Measure trust like a funnel, not a feeling
Most teams assert that customers trust them and never instrument the claim. Trust leaves a data trail, and every signal in it is a number you already own. Watch these five:
- Consent and opt-in rate by channel — the share of customers who say yes when you ask permission. A falling rate means the ask has drifted away from the value you return.
- Preference-center completion — how many customers specify what they want, how often, and on which channels. Empty fields are abstentions, not missing data.
- Accuracy of declared data — the share of loyalty and survey records that survive a campaign without bouncing or contradicting observed behavior.
- Opt-down rate — customers who reduce frequency instead of leaving are telling you the exchange still works but the volume does not.
- Feedback and support volume — customers stop telling you things when they stop believing it changes anything.
The trap is measuring volume alone: rows captured, profiles enriched, records appended. A database that grows while consent and accuracy trend downward is not an asset — it is a liability with good marketing. Read the five signals together, quarterly, and let a worsening trend change what you collect, not just what you send.
FAQ
How do you rebuild customer trust after a data breach?
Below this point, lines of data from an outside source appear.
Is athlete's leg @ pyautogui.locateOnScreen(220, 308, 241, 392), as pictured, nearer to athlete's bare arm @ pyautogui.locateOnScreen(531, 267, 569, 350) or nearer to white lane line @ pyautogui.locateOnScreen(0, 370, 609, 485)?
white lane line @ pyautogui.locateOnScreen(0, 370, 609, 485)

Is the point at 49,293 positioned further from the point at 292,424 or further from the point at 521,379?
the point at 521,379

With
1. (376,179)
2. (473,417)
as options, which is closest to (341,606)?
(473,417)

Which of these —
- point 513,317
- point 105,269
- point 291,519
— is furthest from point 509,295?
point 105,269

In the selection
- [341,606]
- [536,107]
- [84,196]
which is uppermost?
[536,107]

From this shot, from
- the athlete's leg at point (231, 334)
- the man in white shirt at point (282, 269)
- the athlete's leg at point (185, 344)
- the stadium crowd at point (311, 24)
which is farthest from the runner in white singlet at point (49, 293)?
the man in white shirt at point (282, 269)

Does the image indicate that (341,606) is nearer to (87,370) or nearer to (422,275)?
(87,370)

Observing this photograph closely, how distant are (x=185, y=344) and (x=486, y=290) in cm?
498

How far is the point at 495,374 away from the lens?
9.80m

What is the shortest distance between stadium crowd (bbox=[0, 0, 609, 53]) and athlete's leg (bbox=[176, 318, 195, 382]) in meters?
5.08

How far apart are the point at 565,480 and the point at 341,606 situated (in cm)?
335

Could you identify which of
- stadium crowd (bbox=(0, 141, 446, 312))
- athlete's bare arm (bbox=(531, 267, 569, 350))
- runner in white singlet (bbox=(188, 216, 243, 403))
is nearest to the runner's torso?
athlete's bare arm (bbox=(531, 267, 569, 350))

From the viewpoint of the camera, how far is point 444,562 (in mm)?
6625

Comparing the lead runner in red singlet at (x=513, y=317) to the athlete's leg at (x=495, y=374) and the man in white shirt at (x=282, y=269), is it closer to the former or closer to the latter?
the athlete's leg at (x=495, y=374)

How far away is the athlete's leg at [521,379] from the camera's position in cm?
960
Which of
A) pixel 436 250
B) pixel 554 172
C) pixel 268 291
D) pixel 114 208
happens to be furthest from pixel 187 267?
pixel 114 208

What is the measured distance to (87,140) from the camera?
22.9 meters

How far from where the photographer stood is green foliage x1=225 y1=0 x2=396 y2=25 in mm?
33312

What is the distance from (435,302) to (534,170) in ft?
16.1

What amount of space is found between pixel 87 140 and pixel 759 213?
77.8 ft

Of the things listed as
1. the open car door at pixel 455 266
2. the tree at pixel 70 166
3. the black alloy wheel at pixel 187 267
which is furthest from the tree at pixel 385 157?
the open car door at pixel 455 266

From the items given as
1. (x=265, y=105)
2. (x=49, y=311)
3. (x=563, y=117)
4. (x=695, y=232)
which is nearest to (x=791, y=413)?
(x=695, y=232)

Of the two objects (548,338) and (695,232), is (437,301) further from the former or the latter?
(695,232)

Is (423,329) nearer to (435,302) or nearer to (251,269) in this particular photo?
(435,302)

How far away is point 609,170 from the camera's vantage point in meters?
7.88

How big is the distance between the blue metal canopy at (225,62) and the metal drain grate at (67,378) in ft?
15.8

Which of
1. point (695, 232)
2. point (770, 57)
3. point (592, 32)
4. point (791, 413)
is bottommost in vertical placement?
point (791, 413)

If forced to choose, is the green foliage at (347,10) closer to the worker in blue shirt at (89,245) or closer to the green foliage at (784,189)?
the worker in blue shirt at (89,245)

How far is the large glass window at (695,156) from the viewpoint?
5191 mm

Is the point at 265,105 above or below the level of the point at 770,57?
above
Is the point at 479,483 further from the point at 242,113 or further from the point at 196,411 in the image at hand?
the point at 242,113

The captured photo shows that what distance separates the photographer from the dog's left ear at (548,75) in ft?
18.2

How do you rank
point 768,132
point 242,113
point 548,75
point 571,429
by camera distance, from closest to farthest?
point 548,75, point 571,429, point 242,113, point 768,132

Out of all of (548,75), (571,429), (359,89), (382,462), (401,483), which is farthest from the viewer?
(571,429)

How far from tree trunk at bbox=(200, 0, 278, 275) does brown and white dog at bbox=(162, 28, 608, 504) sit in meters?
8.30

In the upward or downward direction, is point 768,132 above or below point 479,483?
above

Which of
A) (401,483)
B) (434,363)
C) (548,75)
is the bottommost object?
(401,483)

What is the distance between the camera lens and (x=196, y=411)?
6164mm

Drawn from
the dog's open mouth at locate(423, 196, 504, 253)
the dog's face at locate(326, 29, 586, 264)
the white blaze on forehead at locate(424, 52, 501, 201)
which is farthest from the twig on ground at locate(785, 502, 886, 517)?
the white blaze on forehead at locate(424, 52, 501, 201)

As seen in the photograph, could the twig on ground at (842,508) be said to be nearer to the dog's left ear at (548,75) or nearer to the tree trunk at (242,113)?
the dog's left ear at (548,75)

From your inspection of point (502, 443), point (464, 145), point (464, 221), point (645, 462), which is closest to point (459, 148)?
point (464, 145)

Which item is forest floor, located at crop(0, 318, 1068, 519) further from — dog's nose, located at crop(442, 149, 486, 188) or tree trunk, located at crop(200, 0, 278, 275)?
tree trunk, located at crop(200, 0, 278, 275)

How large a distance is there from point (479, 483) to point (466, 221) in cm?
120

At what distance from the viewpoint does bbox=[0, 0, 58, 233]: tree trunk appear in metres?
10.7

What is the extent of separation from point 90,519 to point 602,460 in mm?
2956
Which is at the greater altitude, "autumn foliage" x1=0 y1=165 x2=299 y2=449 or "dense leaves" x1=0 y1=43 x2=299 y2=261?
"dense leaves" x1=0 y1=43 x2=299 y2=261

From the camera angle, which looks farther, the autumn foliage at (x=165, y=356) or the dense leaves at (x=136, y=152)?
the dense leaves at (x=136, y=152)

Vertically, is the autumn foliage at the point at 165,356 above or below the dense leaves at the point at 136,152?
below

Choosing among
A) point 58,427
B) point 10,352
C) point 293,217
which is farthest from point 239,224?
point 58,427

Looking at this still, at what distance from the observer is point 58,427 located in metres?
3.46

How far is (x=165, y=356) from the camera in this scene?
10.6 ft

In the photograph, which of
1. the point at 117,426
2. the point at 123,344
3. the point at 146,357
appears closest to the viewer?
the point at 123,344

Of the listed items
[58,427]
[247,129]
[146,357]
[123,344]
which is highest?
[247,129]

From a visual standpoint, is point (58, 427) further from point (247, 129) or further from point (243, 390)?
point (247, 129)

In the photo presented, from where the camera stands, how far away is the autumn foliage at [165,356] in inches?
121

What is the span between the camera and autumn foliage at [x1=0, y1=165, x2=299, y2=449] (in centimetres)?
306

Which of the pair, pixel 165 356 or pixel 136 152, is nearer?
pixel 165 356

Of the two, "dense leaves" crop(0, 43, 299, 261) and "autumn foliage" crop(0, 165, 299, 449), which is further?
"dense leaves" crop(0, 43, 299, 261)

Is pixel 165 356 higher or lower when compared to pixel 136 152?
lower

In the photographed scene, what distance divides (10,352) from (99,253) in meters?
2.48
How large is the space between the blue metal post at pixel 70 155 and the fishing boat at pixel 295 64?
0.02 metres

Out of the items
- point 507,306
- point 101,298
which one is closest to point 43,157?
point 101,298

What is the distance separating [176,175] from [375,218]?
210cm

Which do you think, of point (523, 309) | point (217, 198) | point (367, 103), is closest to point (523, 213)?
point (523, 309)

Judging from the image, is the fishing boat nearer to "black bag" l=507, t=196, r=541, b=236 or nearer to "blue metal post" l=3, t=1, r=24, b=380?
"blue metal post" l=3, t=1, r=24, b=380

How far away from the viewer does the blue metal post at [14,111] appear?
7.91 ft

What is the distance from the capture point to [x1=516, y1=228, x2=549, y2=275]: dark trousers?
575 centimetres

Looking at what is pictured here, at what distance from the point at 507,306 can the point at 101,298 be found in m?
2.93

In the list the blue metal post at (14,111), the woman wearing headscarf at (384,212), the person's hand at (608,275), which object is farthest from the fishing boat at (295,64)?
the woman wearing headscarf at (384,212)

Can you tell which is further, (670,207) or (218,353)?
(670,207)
Rebuild trust after a data breach by disclosing fast, explaining in plain language what happened and what you changed, and treating recovery as a multi-year record of consistent behavior rather than a campaign. Notify affected customers directly instead of letting them learn about it from the news, pair the notice with the specific controls you added, and honor every preference they set afterward — the months following an incident are when customers test whether your promises hold.
Does collecting less data hurt personalization?
No — accurate, permissioned data personalizes better than a large set you cannot keep current. Personalization fails on stale and wrongly inferred attributes, not on missing ones. A profile built on declared preferences and recent behavior produces recommendations customers recognize as relevant, while a hoarded profile produces uncanny ones. Fewer fields make it easier to explain why a recommendation appeared, and the explanation turns personalization from a privacy risk into proof that sharing data was worth it.